SCOTT BROOKS PLEASED WITH OFFENSIVE IMPROVEMENT
Entering Wednesday's game at Houston, the Thunder had compiled a 19-4 record when it scores at least 100 points.
Thunder coach Scott Brooks, though, said that record hasn't swayed him into setting triple digits as a benchmark for points scored.
“I don't have a set number,” Brooks said before Oklahoma City's 118-112 win over the Rockets. “It's almost just the flow of the game. We have some unique offensive players that can get to the basket. And when they're aggressive, good things happen.
“I just like to see the ball move and guys be aggressive and not hesitate when they have open shots. That's our focus. But we've definitely improved our offense…You're always tinkering and getting better. Individually, guys have gotten better. We're getting to the free throw line more. But we still hang our hats on defense.”
BATTIER ON DURANT
Rockets forward Shane Battier has found a way to do what most players haven't been able to do against the Thunder — effectively defend Kevin Durant.

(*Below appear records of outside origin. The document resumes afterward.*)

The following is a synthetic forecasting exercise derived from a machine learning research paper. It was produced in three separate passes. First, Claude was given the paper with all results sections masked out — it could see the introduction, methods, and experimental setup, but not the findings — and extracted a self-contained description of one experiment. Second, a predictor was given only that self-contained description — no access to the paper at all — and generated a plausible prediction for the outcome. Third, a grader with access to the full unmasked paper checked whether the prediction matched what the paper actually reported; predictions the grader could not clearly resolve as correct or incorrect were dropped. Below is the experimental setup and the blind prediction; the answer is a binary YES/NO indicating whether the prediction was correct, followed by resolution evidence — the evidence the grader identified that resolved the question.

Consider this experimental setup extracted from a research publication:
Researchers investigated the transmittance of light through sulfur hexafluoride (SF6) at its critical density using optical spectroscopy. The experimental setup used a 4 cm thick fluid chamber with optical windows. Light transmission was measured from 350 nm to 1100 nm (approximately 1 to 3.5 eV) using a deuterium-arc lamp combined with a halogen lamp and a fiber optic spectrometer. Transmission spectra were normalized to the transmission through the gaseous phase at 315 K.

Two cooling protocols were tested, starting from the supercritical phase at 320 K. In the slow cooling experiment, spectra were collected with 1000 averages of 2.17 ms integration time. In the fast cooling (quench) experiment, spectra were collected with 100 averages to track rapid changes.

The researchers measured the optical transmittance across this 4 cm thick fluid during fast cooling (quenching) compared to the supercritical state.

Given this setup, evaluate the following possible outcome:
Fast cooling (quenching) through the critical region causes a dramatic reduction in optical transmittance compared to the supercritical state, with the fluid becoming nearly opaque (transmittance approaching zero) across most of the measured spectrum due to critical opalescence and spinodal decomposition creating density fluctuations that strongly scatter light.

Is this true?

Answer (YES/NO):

“He's at the upper echelon in the league,” Brooks said. “You can tell he takes pride on that end of the floor. He always has a hand up, right in his face. You always know as an offensive player he's going to be there…He's programmed to get a stop every time down court.”
Battier classified Durant as “right up there” with Kobe Bryant and LeBron James as the one of the NBA's best scorers.
“It's tough to split hairs at the top of that list,” Battier said. “But his improvement has been really impressive. His understanding for a young guy is really impressive. And every time you play against him, he shows you something new.”
When a reporter suggested Durant doesn't have a signature move, Battier disagreed.
“His signature move is that he never seems to get tired of shooting the basketball,” Battier said. “So you just have to be really vigilant against him. You always have to keep your concentration. If you slack off for a second and lose focus, he's going to burn you. He's a tough cover.”
FALLING LIKE FLIES
Since Christmas, six of the Thunder's nine opponents were missing key contributors.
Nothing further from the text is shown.